#### Task to carry out
Reproduce word for word the part of the text comparing forms in Agavi and Zend Framework from "Forms are used" up to and including "subtopic of forms.".

Agavi and Zend Framework are two major MVC PHP5 Frameworks today. I am actively using both in two different projects.

I will discuss some differences, starting with Part 1 now: Forms.

Forms are used in nearly any web application where you expect user-input. Following the “never trust your users” rule, proper validation is one major (security-) subtopic of forms.

1. Building simple Forms:

Zend Framework:

a) define your Zend_Form object, once, including validation

    /**
     * @return Zend_Form
     */
    protected function getDemoForm()
    {
        $form = new Zend_Form();

        $form->addElement('textarea', 'comment', array(
            'label' => 'comment:',
            'required' => true,
            'validators' => array(
                array('StringLength', array(160), array(1))
            )
        ));
        $form->addElement('submit', 'submit', array(
            'label' => 'submit',
        ));

        return $form;
    }

b) trigger validation in your action, use the result if validation succeeds

$demoForm = $this->getDemoForm();
$request = $this->getRequest();

if ($request->isPost())

Stored entries:
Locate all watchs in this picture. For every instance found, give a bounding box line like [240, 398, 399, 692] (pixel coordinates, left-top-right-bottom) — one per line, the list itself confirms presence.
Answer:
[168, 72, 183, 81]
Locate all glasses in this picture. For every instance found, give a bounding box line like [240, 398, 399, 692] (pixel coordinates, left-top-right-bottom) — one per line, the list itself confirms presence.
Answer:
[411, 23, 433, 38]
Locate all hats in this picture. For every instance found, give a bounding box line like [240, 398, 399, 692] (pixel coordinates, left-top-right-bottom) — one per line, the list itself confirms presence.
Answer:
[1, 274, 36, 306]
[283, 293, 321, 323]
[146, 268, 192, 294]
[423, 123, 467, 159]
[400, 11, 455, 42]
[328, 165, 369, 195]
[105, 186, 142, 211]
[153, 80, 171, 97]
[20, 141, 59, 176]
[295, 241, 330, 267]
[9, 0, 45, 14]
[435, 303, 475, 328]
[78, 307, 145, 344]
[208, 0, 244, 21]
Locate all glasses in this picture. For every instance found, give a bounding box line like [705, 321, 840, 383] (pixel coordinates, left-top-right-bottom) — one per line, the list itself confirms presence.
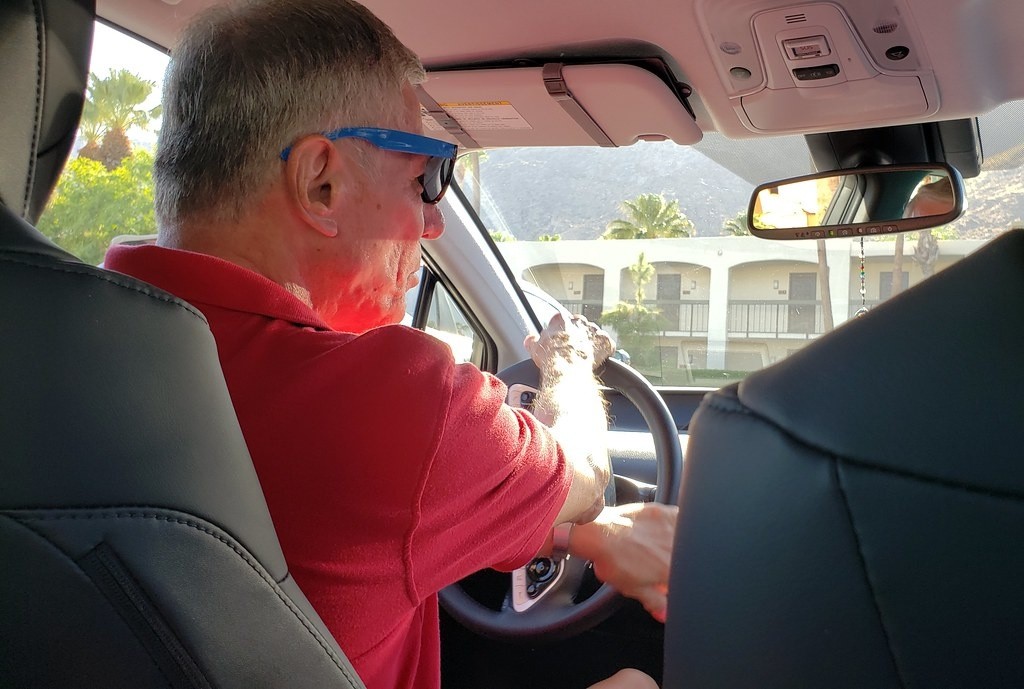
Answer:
[280, 127, 458, 205]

#### Result of this exercise
Forms are used in nearly any web application where you expect user-input. Following the “never trust your users” rule, proper validation is one major (security-) subtopic of forms.